The radiation exposure for dental CBCT has been a dramatic reduction as compared to the conventional medical CT. However, this is not the major key to use for the routine examination in endodontics. The benefits from the examination far outweigh the risks related to ionizing radiation exposure should be carefully considered23. Although the radiation exposure for each dental examination is less than dose of radiation from other sources, the exposure time is so short, leading to the augmentation of damage. Diagnostic examinations should be performed at the lowest dose of radiation, following the ALARA principle: as low as reasonably achievable12. The American Association of Endodontists statement suggests that the risk–benefit ratio is too high for CBCT to be a routine screening tool, even though the radiation levels are low with focused-field device25. Therefore, the application of CBCT only for root canal length measurement is not advocated22.

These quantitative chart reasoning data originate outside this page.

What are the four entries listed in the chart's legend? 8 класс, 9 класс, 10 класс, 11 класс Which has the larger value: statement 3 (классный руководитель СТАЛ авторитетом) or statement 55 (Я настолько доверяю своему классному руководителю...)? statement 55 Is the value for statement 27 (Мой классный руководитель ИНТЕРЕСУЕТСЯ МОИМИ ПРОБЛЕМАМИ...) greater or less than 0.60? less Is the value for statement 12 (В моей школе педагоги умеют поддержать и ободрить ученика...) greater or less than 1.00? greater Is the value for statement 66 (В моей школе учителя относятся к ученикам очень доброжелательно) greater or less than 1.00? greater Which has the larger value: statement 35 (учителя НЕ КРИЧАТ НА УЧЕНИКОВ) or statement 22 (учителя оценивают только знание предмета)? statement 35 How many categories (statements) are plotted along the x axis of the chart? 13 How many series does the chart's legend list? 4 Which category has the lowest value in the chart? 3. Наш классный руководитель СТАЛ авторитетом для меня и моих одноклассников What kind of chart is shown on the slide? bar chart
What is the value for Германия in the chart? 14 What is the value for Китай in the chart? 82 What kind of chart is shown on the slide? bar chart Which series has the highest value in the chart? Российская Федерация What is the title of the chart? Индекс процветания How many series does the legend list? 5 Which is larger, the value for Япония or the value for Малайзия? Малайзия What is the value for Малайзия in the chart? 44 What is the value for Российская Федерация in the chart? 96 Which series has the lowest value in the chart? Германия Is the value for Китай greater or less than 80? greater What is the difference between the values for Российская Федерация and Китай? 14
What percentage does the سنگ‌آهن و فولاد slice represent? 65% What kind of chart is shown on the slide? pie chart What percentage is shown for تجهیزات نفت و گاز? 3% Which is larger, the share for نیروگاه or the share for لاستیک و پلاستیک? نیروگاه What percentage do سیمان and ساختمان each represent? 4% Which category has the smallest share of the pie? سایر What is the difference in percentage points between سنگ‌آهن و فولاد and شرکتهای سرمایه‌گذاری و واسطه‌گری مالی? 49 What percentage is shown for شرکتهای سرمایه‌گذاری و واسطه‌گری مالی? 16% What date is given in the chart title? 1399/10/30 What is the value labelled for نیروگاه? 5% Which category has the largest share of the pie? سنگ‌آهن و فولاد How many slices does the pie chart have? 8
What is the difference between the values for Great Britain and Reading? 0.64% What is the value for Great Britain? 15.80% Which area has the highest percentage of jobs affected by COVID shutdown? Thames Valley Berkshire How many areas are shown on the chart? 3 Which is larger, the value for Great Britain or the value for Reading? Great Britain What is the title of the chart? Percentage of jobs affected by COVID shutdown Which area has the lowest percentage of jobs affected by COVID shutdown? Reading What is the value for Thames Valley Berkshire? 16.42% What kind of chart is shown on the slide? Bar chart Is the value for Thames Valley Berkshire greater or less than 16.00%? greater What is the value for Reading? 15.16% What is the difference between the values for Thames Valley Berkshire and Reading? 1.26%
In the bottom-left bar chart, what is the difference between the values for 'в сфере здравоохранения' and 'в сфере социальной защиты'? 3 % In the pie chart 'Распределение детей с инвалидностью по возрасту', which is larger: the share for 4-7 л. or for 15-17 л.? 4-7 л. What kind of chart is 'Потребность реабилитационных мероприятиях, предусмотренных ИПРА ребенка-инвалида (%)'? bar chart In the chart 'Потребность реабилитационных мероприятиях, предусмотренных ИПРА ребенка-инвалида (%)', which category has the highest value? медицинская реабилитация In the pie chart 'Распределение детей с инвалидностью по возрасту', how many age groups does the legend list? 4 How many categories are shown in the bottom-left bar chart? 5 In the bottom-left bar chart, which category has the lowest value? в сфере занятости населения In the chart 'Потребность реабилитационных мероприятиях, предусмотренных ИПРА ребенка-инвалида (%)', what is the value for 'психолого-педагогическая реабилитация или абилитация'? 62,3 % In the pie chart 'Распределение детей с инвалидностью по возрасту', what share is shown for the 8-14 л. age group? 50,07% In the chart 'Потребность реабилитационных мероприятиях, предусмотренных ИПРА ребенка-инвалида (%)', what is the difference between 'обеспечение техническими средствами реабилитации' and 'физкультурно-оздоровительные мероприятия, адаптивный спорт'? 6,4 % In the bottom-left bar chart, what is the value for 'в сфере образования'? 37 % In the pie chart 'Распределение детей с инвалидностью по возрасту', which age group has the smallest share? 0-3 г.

The present study used three different voxel sizes for evaluation of the accuracy and agreement of the CBCT measurements compared to the AL. This differed from the previous studies using 3D Endo software9,22. One important feature of the present study was the root canals of the human extracted molars with appropriately calculated sample size used for the evaluation, that differed from the other studies9,11. However, the present study did not include the dry jaws to simulate the clinical situation and use the intact human molars for a real situation with the pre-existing CBCT data of the patients. Further studies should perform to confirm the effectiveness of the 3D Endo software with better conditions to simulate the clinical situations such as dry jaws, intact human premolars, molars.

The CBCT measurements using 3D Endo with the proposed length and corrected by the software and Romexis Viewer with different voxel sizes did not reach to 100% accuracy in the range of ± 0.5 mm from the actual root canal length.